There are no drawbacks to deploying the model. It is deployed only as a source of information and no automatic decision-making takes place.
Human intervention
No automatic decision-making takes place. Interest charges are calculated and the result is included in the budget. These data are part of the political decision-making process in the state budget process.
Risk management
The risks of use are low. The model does not use personal data. The calculated data are checked within the Ministry of Finance in the regular budget process. The estimate of interest expenses is adjusted several times a year on the basis of the interest expenses realised in the meantime and newer expectations of the financing balance and interest rates. The final realised interest expenses and the deviation from the expected interest expenses are published annually in the annual report of the Ministry of Finance.
Legal basis
The legal basis for budget preparation is regulated by the Comptabiliteitswet 2016 (CW). Specifically for interest expenses, this is regulated in Article 2(10)(e) CW.
Links to legal bases
Elaboration on impact assessments
No processing of personal data
Operations
Data
To make a prediction of interest costs, the interest costs already fixed for the coming years are used, as well as the expected financing balance for the coming years and the expected interest rates published by the CPB. In addition, realised interest costs are used to adjust the model. No personal data are processed.
Technical design
The model to calculate the interest cost estimate uses 3 components:
- Existing public debt. Of the existing debt, the cash flows and interest costs are fixed in the financial records.
- The refinancing of the existing national debt. The amount of refinancing is fixed, but the interest rate at which it must be refinanced is not yet fixed.

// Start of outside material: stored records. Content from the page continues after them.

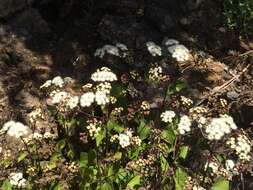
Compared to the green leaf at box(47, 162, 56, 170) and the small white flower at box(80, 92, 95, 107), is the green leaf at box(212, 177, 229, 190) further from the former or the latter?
the green leaf at box(47, 162, 56, 170)

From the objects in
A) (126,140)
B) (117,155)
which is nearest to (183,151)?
(117,155)

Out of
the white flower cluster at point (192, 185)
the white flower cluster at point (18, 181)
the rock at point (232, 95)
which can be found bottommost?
the rock at point (232, 95)

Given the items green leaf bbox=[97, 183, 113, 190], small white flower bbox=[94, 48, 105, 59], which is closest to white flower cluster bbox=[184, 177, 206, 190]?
green leaf bbox=[97, 183, 113, 190]

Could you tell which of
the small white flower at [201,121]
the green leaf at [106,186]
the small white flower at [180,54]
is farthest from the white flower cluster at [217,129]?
the green leaf at [106,186]

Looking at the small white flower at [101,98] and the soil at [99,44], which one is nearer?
the small white flower at [101,98]

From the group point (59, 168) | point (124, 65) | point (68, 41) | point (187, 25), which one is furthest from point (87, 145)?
point (187, 25)

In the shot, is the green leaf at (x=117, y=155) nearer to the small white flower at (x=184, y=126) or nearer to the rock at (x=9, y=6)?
the small white flower at (x=184, y=126)
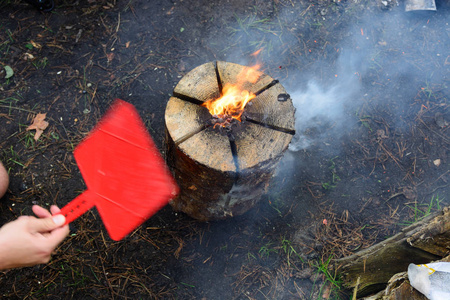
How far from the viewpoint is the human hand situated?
1809 mm

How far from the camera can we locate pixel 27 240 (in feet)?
6.00

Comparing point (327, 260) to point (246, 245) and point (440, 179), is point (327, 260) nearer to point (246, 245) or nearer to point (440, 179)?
point (246, 245)

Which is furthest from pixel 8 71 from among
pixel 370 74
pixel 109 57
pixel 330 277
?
pixel 370 74

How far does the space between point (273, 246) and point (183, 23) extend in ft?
10.6

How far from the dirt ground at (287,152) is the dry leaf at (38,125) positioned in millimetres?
65

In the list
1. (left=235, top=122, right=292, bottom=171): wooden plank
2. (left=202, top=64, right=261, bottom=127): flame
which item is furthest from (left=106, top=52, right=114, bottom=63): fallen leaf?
(left=235, top=122, right=292, bottom=171): wooden plank

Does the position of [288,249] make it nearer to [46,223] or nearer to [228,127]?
[228,127]

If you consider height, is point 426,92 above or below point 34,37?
below

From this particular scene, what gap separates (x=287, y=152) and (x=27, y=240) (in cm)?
273

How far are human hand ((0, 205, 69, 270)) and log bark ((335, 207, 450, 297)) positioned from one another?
102 inches

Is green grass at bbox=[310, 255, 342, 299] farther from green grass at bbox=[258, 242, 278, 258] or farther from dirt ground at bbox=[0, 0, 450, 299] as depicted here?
green grass at bbox=[258, 242, 278, 258]

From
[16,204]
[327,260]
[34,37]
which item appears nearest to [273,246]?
[327,260]

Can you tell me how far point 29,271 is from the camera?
9.61ft

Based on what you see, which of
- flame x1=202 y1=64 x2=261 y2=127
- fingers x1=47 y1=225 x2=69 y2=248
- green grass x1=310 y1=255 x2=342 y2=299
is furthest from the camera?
green grass x1=310 y1=255 x2=342 y2=299
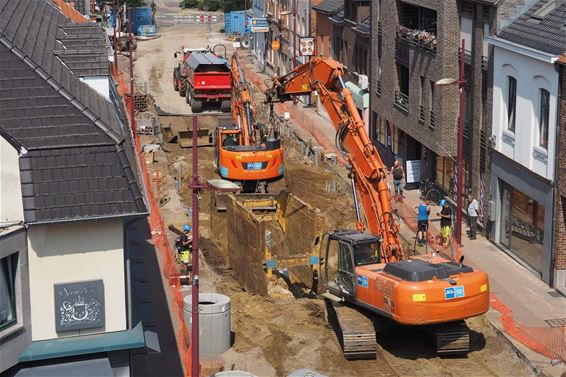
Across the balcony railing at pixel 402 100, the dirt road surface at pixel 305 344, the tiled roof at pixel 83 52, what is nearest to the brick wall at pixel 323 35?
the balcony railing at pixel 402 100

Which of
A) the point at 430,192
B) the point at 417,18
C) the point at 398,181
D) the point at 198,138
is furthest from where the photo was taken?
the point at 198,138

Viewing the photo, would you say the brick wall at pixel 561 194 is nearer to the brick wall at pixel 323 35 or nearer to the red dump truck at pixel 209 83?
the brick wall at pixel 323 35

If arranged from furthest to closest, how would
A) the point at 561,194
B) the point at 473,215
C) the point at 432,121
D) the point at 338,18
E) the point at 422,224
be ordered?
1. the point at 338,18
2. the point at 432,121
3. the point at 473,215
4. the point at 422,224
5. the point at 561,194

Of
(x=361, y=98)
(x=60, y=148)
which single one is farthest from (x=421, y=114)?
(x=60, y=148)

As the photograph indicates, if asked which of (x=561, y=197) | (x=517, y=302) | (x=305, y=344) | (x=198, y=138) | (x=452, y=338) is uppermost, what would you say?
(x=561, y=197)

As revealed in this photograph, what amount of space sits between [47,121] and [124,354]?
3989mm

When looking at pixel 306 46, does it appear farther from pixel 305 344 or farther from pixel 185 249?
pixel 305 344

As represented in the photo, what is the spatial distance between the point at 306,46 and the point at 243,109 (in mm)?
18076

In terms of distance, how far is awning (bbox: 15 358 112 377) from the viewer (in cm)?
1741

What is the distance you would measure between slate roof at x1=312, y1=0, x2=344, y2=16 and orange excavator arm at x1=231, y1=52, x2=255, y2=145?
14.1 meters

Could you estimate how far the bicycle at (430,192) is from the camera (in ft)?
138

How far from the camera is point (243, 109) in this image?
45656mm

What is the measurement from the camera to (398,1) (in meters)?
46.8

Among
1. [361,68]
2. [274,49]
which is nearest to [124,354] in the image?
[361,68]
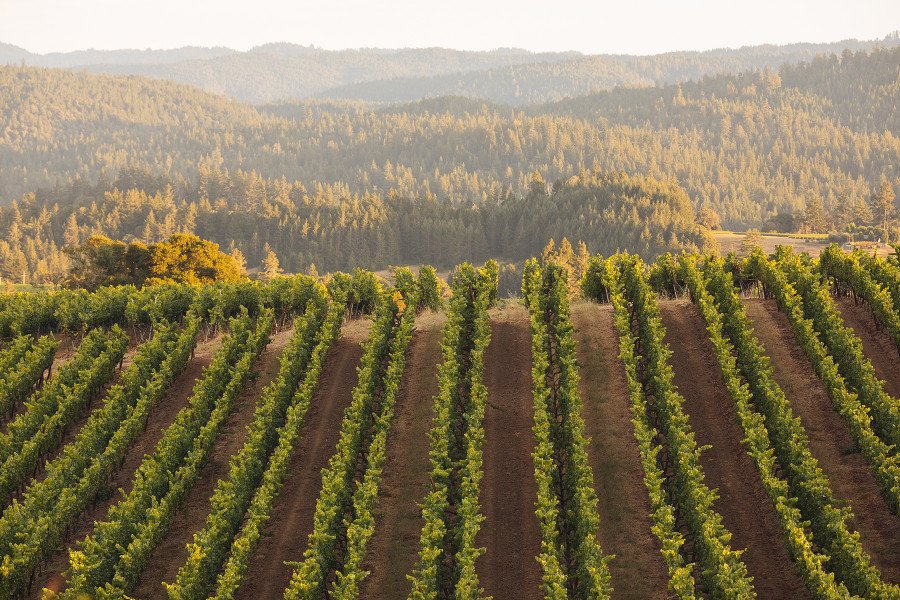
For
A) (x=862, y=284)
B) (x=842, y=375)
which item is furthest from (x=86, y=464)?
(x=862, y=284)

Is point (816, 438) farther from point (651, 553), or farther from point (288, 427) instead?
point (288, 427)

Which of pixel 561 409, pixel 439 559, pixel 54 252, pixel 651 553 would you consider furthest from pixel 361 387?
pixel 54 252

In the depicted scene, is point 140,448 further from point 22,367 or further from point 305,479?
point 22,367

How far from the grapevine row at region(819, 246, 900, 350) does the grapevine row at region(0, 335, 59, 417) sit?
145 feet

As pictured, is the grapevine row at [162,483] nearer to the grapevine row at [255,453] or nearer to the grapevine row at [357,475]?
the grapevine row at [255,453]

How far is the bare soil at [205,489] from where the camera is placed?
1410 inches

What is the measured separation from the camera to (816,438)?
129 feet

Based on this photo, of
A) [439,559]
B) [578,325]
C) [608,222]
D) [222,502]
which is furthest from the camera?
[608,222]

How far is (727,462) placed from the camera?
3878 centimetres

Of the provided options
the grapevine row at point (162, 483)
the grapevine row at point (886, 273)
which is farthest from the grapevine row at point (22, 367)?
the grapevine row at point (886, 273)

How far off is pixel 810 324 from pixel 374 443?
21475 millimetres

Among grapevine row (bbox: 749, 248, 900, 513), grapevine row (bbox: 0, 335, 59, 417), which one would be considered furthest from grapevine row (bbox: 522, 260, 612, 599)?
grapevine row (bbox: 0, 335, 59, 417)

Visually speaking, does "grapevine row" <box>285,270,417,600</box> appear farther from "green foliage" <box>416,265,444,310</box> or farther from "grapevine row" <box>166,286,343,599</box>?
"green foliage" <box>416,265,444,310</box>

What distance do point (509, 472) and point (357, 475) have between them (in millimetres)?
6630
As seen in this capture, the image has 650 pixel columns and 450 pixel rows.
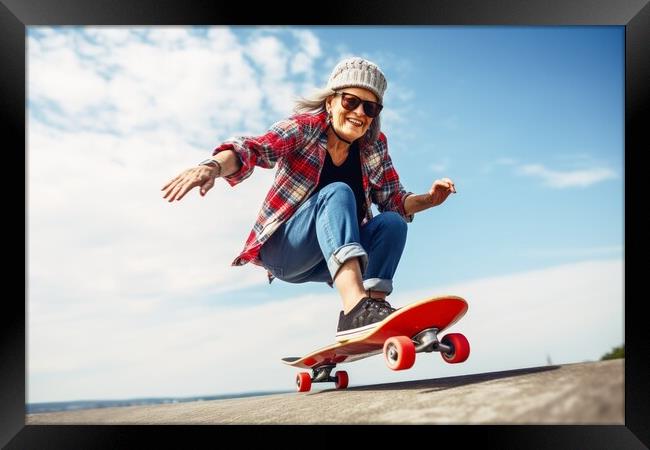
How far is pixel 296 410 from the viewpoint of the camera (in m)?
3.19

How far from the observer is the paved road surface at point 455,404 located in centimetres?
233

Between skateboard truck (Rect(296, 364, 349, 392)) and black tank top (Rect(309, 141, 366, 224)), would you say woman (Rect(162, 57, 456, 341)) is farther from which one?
skateboard truck (Rect(296, 364, 349, 392))

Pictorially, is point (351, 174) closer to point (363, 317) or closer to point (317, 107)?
point (317, 107)

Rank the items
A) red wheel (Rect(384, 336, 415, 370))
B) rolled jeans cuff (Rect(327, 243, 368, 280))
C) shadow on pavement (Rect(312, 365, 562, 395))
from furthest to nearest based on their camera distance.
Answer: rolled jeans cuff (Rect(327, 243, 368, 280)), shadow on pavement (Rect(312, 365, 562, 395)), red wheel (Rect(384, 336, 415, 370))

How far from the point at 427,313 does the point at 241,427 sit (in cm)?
119

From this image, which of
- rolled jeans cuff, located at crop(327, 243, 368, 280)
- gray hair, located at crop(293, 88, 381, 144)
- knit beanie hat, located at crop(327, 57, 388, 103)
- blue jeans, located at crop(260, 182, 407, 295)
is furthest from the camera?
gray hair, located at crop(293, 88, 381, 144)

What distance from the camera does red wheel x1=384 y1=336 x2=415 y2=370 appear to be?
271cm

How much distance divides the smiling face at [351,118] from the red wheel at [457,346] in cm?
143

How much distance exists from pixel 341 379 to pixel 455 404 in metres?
1.27

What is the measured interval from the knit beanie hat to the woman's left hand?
0.63 metres

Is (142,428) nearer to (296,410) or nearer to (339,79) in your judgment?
(296,410)

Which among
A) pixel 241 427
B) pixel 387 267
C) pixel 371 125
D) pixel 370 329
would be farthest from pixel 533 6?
pixel 241 427

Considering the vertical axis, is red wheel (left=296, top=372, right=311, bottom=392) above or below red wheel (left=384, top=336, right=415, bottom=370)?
below

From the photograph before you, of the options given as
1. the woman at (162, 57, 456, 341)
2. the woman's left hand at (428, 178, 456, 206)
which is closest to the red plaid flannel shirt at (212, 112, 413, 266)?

- The expected financing balance. The financing balance refers to the difference between expenditure and revenue and is the amount to be borrowed by the central government.
Based on the above components, the model calculates the expected interest costs for the coming years. In fact, the calculation is nothing more than a price x quantity, with the expected price (the interest rate) being determined by the CPB and the expected quantity (the financing balance) being determined internally by the Ministry of Finance based on the budgets of all departments. The interest cost estimate is adjusted several times a year using the interest cost realised in the meantime and newer expectations of the financing balance and interest rates.